Set exercise: Reproduce only this part of the listing: the line with "Of the choices", plus every line after it through the last.

— begin —

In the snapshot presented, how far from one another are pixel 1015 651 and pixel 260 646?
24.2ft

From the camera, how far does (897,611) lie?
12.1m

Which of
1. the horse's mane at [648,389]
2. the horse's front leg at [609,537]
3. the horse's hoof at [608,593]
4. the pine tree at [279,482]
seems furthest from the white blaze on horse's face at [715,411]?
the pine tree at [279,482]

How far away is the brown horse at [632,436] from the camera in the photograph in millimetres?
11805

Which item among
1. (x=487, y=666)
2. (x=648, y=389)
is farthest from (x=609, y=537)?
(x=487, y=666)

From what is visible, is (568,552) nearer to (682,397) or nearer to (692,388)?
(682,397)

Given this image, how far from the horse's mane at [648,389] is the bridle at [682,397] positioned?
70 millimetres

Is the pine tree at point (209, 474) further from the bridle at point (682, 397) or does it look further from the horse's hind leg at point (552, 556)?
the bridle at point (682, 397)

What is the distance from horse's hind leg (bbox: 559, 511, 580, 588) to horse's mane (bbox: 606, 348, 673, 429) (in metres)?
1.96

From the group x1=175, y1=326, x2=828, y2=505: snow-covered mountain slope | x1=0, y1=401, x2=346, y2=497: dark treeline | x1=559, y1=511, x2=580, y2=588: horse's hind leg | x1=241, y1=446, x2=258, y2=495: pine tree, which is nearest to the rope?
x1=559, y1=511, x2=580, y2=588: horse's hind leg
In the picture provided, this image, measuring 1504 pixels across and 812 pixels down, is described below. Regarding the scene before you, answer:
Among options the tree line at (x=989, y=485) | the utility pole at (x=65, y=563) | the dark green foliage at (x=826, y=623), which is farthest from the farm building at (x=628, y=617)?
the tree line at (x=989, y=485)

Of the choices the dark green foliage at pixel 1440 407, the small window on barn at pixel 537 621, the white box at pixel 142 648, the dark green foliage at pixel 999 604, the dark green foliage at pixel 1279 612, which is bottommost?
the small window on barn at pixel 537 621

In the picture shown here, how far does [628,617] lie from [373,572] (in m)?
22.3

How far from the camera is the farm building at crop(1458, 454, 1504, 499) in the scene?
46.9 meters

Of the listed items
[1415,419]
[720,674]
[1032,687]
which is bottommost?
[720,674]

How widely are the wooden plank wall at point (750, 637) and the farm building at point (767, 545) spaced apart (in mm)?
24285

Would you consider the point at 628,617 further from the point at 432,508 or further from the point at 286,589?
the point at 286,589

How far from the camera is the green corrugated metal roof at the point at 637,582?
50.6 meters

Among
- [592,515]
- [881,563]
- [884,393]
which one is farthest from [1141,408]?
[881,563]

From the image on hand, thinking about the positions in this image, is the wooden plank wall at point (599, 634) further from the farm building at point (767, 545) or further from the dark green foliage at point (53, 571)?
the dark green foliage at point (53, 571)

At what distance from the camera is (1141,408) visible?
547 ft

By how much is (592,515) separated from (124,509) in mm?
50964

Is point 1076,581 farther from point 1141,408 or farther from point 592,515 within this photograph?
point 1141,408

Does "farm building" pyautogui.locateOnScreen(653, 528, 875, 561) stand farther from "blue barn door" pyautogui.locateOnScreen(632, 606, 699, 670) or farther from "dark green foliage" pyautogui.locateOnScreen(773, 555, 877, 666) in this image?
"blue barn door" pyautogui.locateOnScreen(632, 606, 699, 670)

— end —

Exercise response:
Of the choices the dark green foliage at pixel 1440 407, the small window on barn at pixel 537 621, the white box at pixel 142 648, the dark green foliage at pixel 999 604, the dark green foliage at pixel 1279 612, which is bottommost?
the small window on barn at pixel 537 621

In the picture shown here, how far does [628,617] lie from [373,572] (in m)?
22.3

How far from the camera is the farm building at crop(1458, 454, 1504, 499) in the scene?
46.9 meters

Of the listed items
[1415,419]
[720,674]
[1032,687]
which is bottommost?
[720,674]

How widely are the wooden plank wall at point (750, 637) and the farm building at point (767, 545) spaced apart (in mm)?
24285

Would you consider the point at 628,617 further from the point at 432,508 or further from the point at 286,589?
the point at 286,589

How far from the camera is the green corrugated metal roof at the point at 637,582?
50.6 meters

Among
- [592,515]
- [881,563]
- [884,393]
which one is farthest from [1141,408]?
[881,563]

From the image on hand, thinking about the positions in this image, is the wooden plank wall at point (599, 634) further from the farm building at point (767, 545) or further from the dark green foliage at point (53, 571)?
the dark green foliage at point (53, 571)

At what distance from the camera is (1141,408) visible?
547 ft

By how much is (592,515) separated from (124,509) in mm?
50964

Is point 1076,581 farther from point 1141,408 or farther from point 592,515 within this photograph?
point 1141,408

Does "farm building" pyautogui.locateOnScreen(653, 528, 875, 561) stand farther from "blue barn door" pyautogui.locateOnScreen(632, 606, 699, 670) or farther from "dark green foliage" pyautogui.locateOnScreen(773, 555, 877, 666) in this image?
"blue barn door" pyautogui.locateOnScreen(632, 606, 699, 670)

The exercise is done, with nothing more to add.